Is your site generated from templates or dynamically?

http://swish-e.org/current/docs/SWISH-FAQ.html#How_do_I_prevent_indexing_parts_of_a_document_

> the menu code is in <td> tags, like the following...
> 
> <TD CLASS="MENUTEXT"><A CLASS=MENUAT HREF="main.taf?p=0">Home</A></TD>
> 
> but of course I don't want to ignore all TD's or all A's.

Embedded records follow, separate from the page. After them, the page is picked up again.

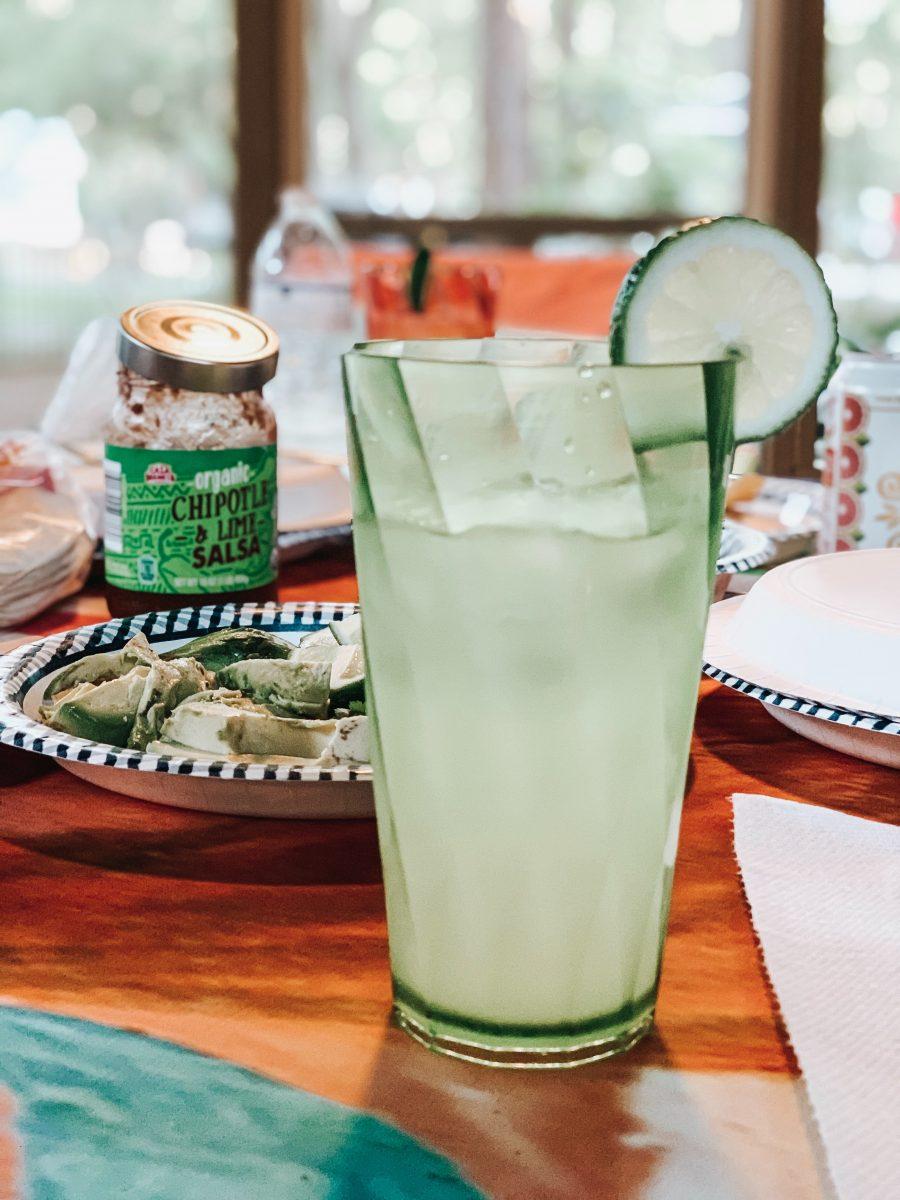 food and drinks bahamas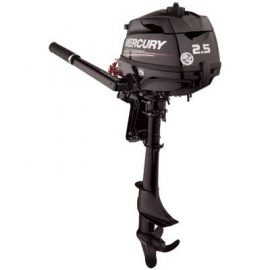 2015 Mercury 2.5 HP 2.5MH Outboard Motor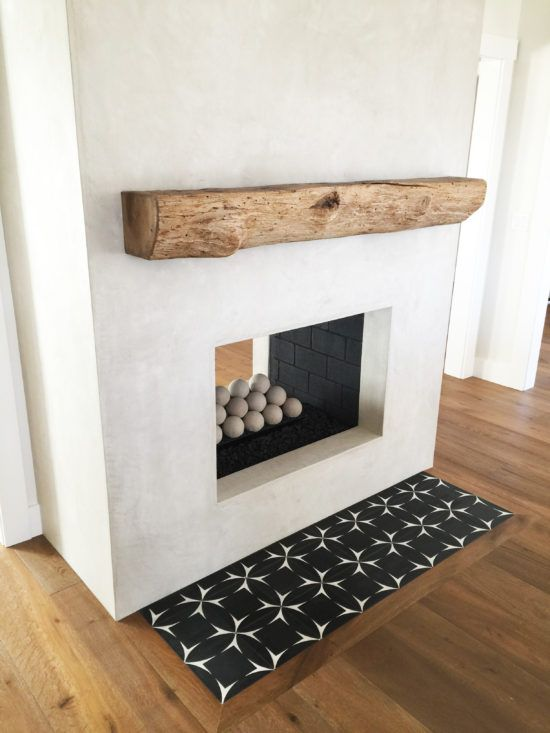 Image Result For Spanish Style Large White Stucco Fireplace Rustic Rough Hewn Mantel Grey Stucco Fireplace With Cement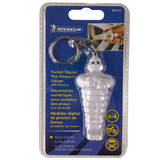 Michelin Man Digital Tyre Tire Pressure Gauge With Key Chain M12273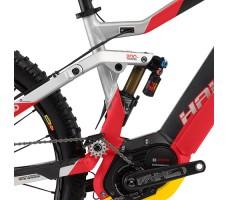 фото рама Электровелосипед Haibike XDURO Dwnhll 10.0 500Wh 10s Saint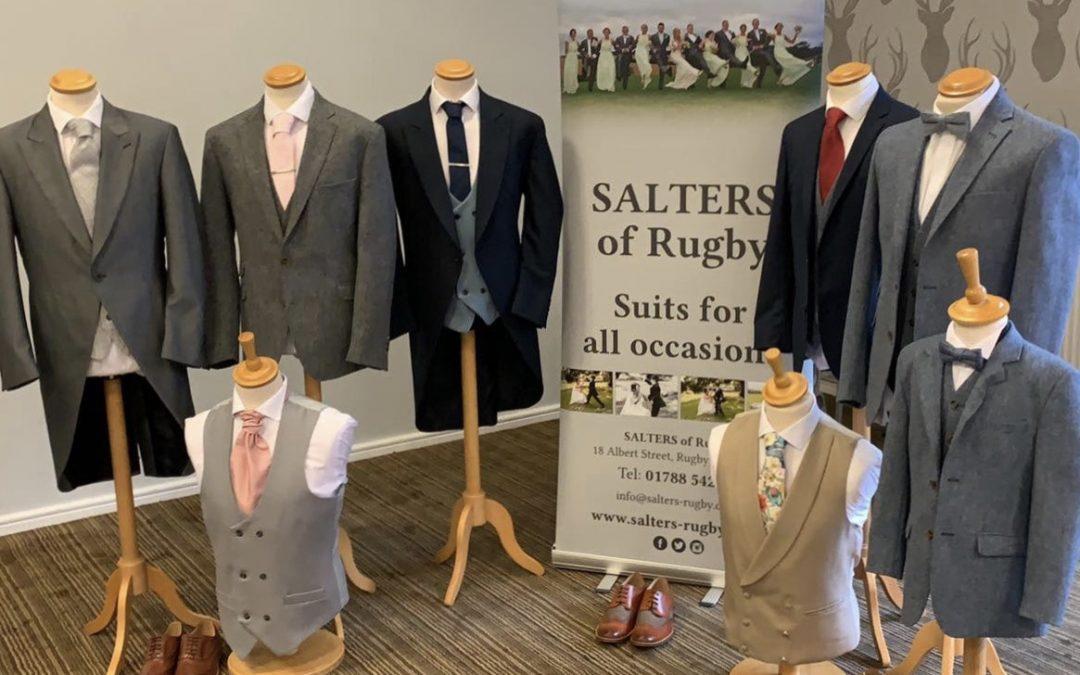 Salters Menswear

Well, if you tell swish-e that your documents are XML you can do this:

moseley@laptop:~$ cat 1.html
<html>
<head><title>Title</title>
</head>
<body>
<table><tr><td>first</td></tr></table>
<table><tr><td class="foo">second</td><td>second2</td></tr></table>
<table><tr><td>third</td></tr></table>
</body>
</html>

moseley@laptop:~$ cat c
DefaultContents XML2
XMLClassAttributes class
IgnoreMetaTags td.foo

moseley@laptop:~$ swish-e -c c -i 1.html -T indexed_words -v0
    Adding:[1:swishdefault(1)]   'title'   Pos:17  Stuct:0x1 ( FILE )
    Adding:[1:swishdefault(1)]   'first'   Pos:18  Stuct:0x1 ( FILE )
    Adding:[1:swishdefault(1)]   'second2'   Pos:31  Stuct:0x1 ( FILE )
    Adding:[1:swishdefault(1)]   'third'   Pos:32  Stuct:0x1 ( FILE )

Notice that "second" is not indexed.

But that only works for XML docs, and I'm not sure why that's a 
limitation without spending some time looking at the code.


-- 
Bill Moseley
moseley@hank.org
Received on Thu Sep 4 15:50:43 2003